Rally on the oil market was halted at the beginning of this week. Increase in risk aversion has taken a toll on equity markets as well as oil prices. There was also some fundamental oil-specific news that can explain lacklustre performance of crude this week. Namely, OPEC has lowered its global oil demand growth forecast for this year in its monthly report. Group of oil producers expects daily oil demand to grow by 5.8 million barrels in 2021, to 96.6 million barrels. Previous forecast pointed to an increase of 5.96 million barrels. At the same time, OPEC has boosted forecasts for its own production and now expects the whole cartel to pump 29.36 million barrels per day in the final quarter of the year. Note that OPEC’s output stood at 27.33 million barrels per day in September therefore production in Q4 is expected to be much higher. Combination of lower demand and higher supply is generally negative for prices.

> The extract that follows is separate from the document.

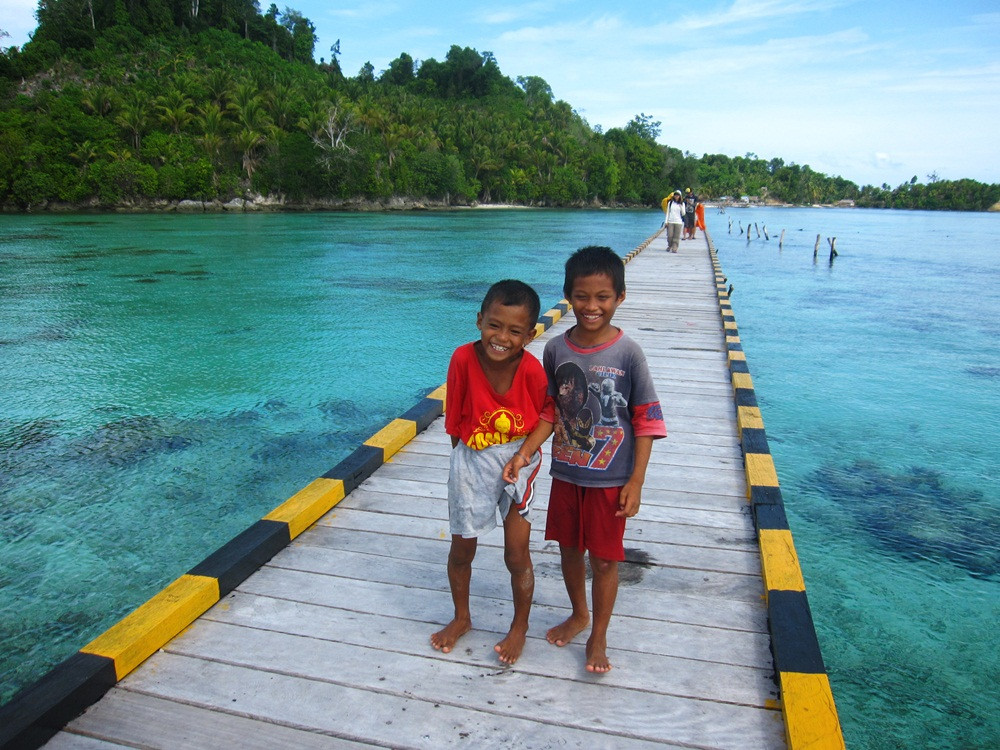 Có một nơi xa xôi tuyệt vời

Taking a  look at the WTI chart (OIL.WTI), we can see that the price has been slowly moving lower throughout the week. A downward trendline can be drawn through recent local highs. OIL.WTI is trading slightly higher today but unless bulls push the price above the aforementioned trendline, going long may be a risky play. In case of another failure to break above, a pullback may be launched with 100-period EMA (green line) in the $80.00 area being the first support to watch. Oil may become more volatile today at 4:00 pm BST when DOE report on inventories is released. API report yesterday pointed to a large 5.21 million barrel build in oil stocks, while the market expected an increase of just 0.1 million barrels.